In those without HIV infection, the lungs, liver, and mouth are usually affected, with systemic infection rarely occurring. The skin lesions are also often smooth. The disease tends to present differently in those with HIV infection; they are more likely to experience widespread infection. Their skin lesions however, are usually dented in the centre and can appear similar to molluscum contagiosum.

== Cause ==
Talaromycosis is usually caused by T. marneffei, however, other species of the Talaromyces genus are also known to cause the disease in rare cases.

=== Risk factors ===
Talaromycosis rarely affects healthy people and generally occurs in people who are already sick and unable to fight infection such as HIV/AIDS, cancer, organ transplant, long-term steroid use, old age, malnutrition or autoimmune disease.

==Mechanism==
The infection is thought to be acquired through breathing in the organism from the environment. However, the exact source of infection is not known. The infection is not spread person-to-person. In Thailand, talaromycosis is more common during the rainy season; rain may promote the proliferation of the fungus in the environment.

== Diagnosis ==
There is no accurate fast serological test. Diagnosis relies on identifying Talaromyces marneffei in cultures from clinical specimens such as sputum, blood, skin scrapings, lymph node, and bone marrow, by which time the disease is in the late-stage. Fungi in blood are found in half of case.

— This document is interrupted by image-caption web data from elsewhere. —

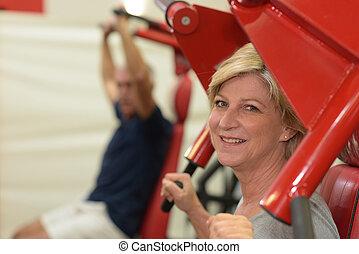 kobieta, senior, podnoszenie, sala gimnastyczna, dumbbells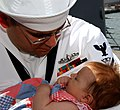 US Navy 040527-N-7631T-037 Fire Controlman 2nd Class Mathew Bergoschije embraces his new daughter Hannah during homecoming celebrations.jpg
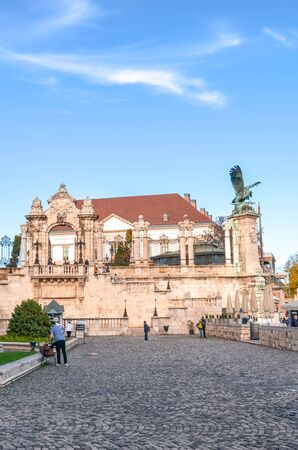 Budapest, Hungary - Nov 6, 2019: Historical courtyard of the Buda Castle. Statue of the mythological bird Turul and historical staircase in the background. Tourist attraction, people on the square.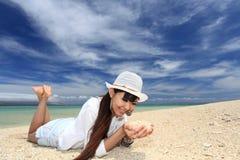 Красивая молодая женщина лежит на пляже Стоковые Изображения RF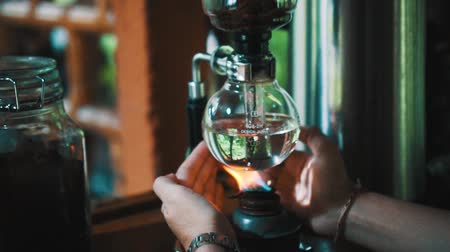 drinking coffee : Female hands covering fire under vacuum with Luwak coffee. Amazing view of alternative coffee maker machine - video in slow motion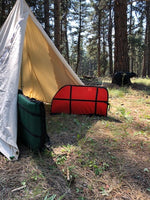 canvas tent with bow cases and bear archery target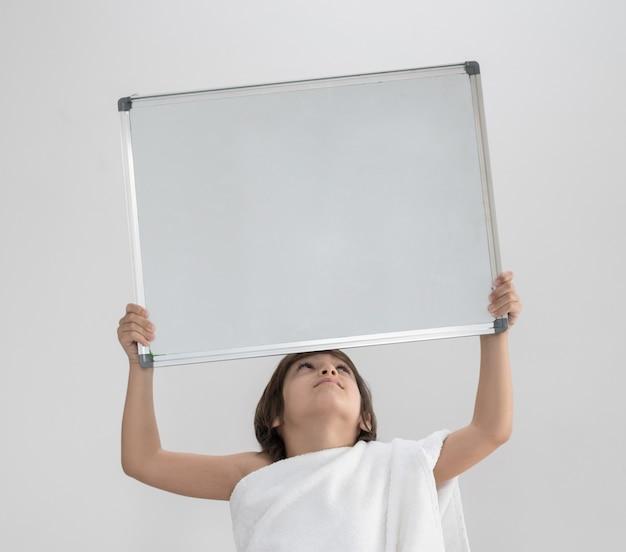 Enfant prêt pour le pèlerinage tenant un tableau de l'espace de copie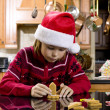 Cute boy making gingerbread house — Stock Photo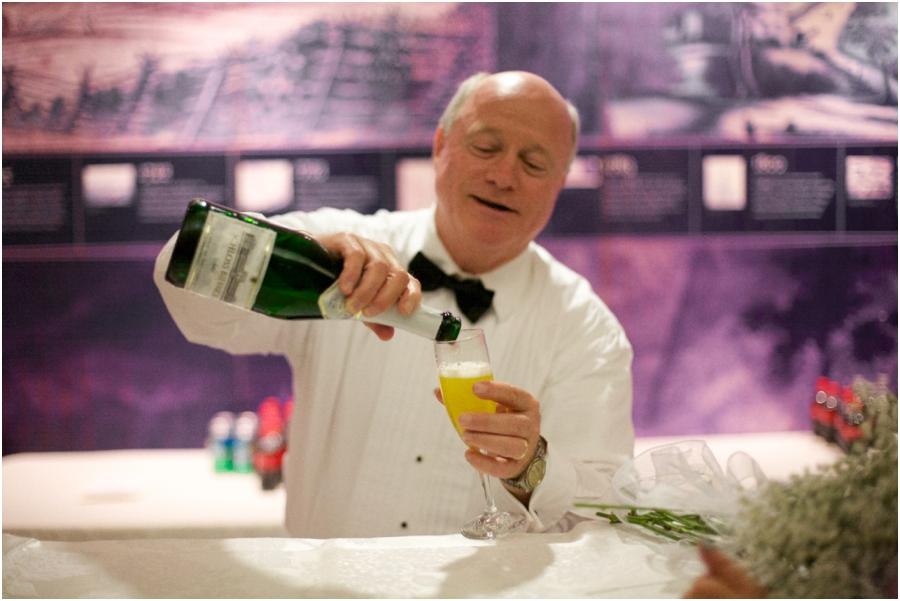 bartender pouring a drink, old salem wedding photographers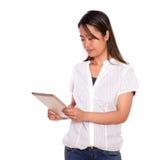 Прелестно чтение молодой женщины на экране ПК таблетки Стоковые Изображения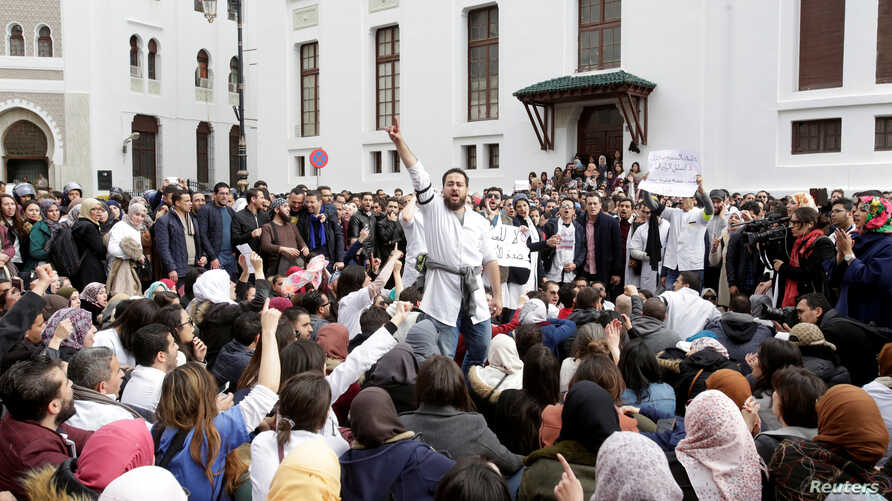 FILE - Algerian doctors, who are completing their residency stage of their studies, hold a sit-in protest in Algiers , Feb. 12, 2018.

Non-specific laboratory findings may show evidence of the fungus invading tissue, such as low platelets due to bone marrow infiltration, and elevated transaminases due to liver involvement.

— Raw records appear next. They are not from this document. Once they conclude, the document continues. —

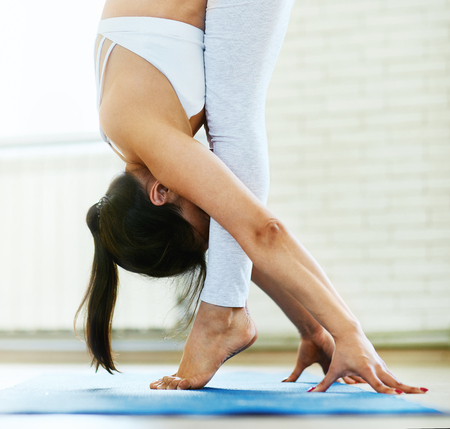 Young sporty woman in white sportswear practicing flexibility yoga exercise in a gym with sunlight background. Yoga model standing in forward bend exercise, head to knees uttanasana pose on mat close up. Healthy lifestyle, morning exercises, meditation. Side view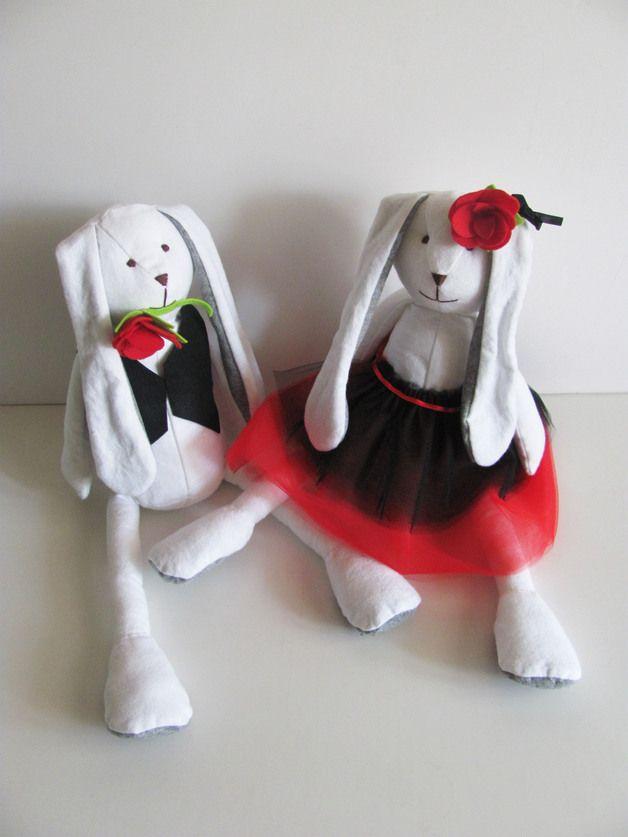 I nostri Coniglietti si sono dati al Tango!  Questa adorabile coppia di coniglietti è una perfetta idea regalo per una coppia di entusiasti del ballo, o una decorazione originale per una casa accogliente.  Il ballerino indossa un gilet nero e porta una rosa rossa tra i denti, chiaramente per sedurre la partner. Lei indossa una gonna a due strati di tulle decorata con un nastrino rosso di raso, e una rosa in testa abbinata.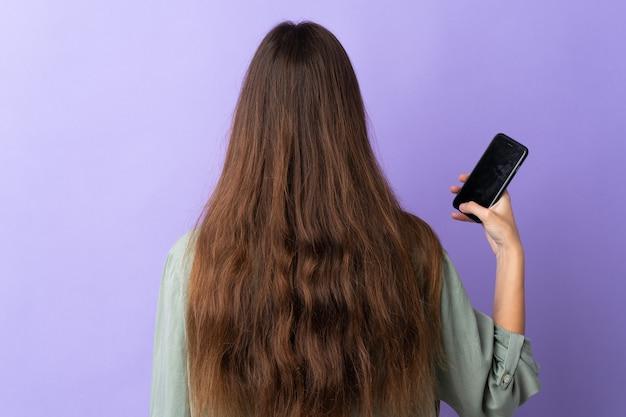 Молодая кавказская женщина с помощью мобильного телефона изолирована на фиолетовом фоне в заднем положении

Biopsies of skin lesions, lymph nodes, and bone marrow demonstrate the presence of organisms on histopathology. Intracellular and extracellular forms are oval and have a characteristic transverse septum. In culture, colonies are powdery green and produce red pigment; however, cultures are negative in a significant number of cases.

Medical imaging may reveal shadows in the lungs.

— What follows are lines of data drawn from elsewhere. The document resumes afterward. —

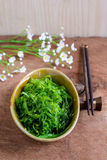 Traditional Japanese seaweed salad with chopsticks Royalty Free Stock Image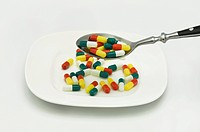 Tablespoon full of capsules in front of a plate with capsules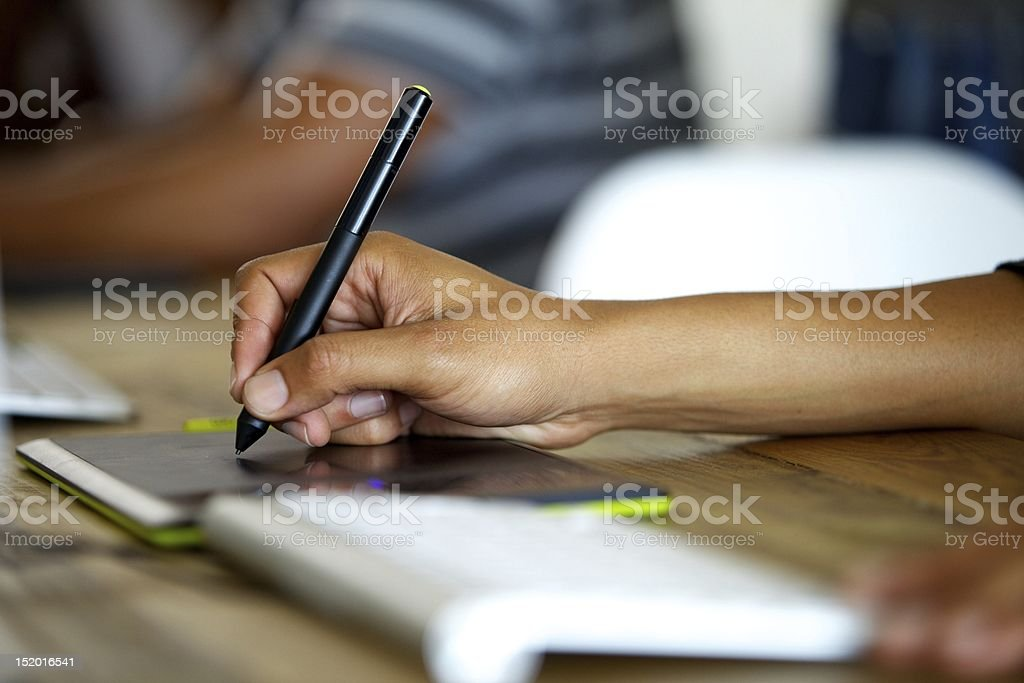 Graphic designer using tablet royalty-free stock photo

===Differential diagnosis===
The disease can look similar to tuberculosis and histoplasmosis

== Treatment ==
Talaromycosis may be prevented in people at high risk, using the antifungal medication itraconazole, and is treatable with amphotericin B followed by itraconazole or voriconazole.

== Outcomes ==
With treatment, less than 25% of those affected die. Without treatment, more than 75% will die.

==Epidemiology==
The exact number of people in the world affected is not known. Once considered rare, its occurrence increased due to HIV/AIDS to become the third most common opportunistic infection (after extrapulmonary tuberculosis and cryptococcosis) in HIV-positive individuals within the endemic area of Southeast Asia. While incidence in those with HIV began to decrease due to antiretroviral treatment, the number of cases in those without HIV began to rise in some endemic areas since the mid-1990s, likely due to improved diagnosis and an increase in other conditions that reduce immunity. The disease has been found to be more common in young farmers. Men are affected more than women.

==History==

T. marneffei was first isolated from a bamboo rat in Vietnam in 1956. Three years later, it was described by Gabriel Segretain as a new species with disease potential. The first natural human case of talaromycosis was reported in 1973 in an American minister with Hodgkin's disease who lived in Southeast Asia.

==Research==
An antigen assay has been developed to detect a key virulence factor Mp1p that has been shown to have a high specificity for Talaromyces marneffei.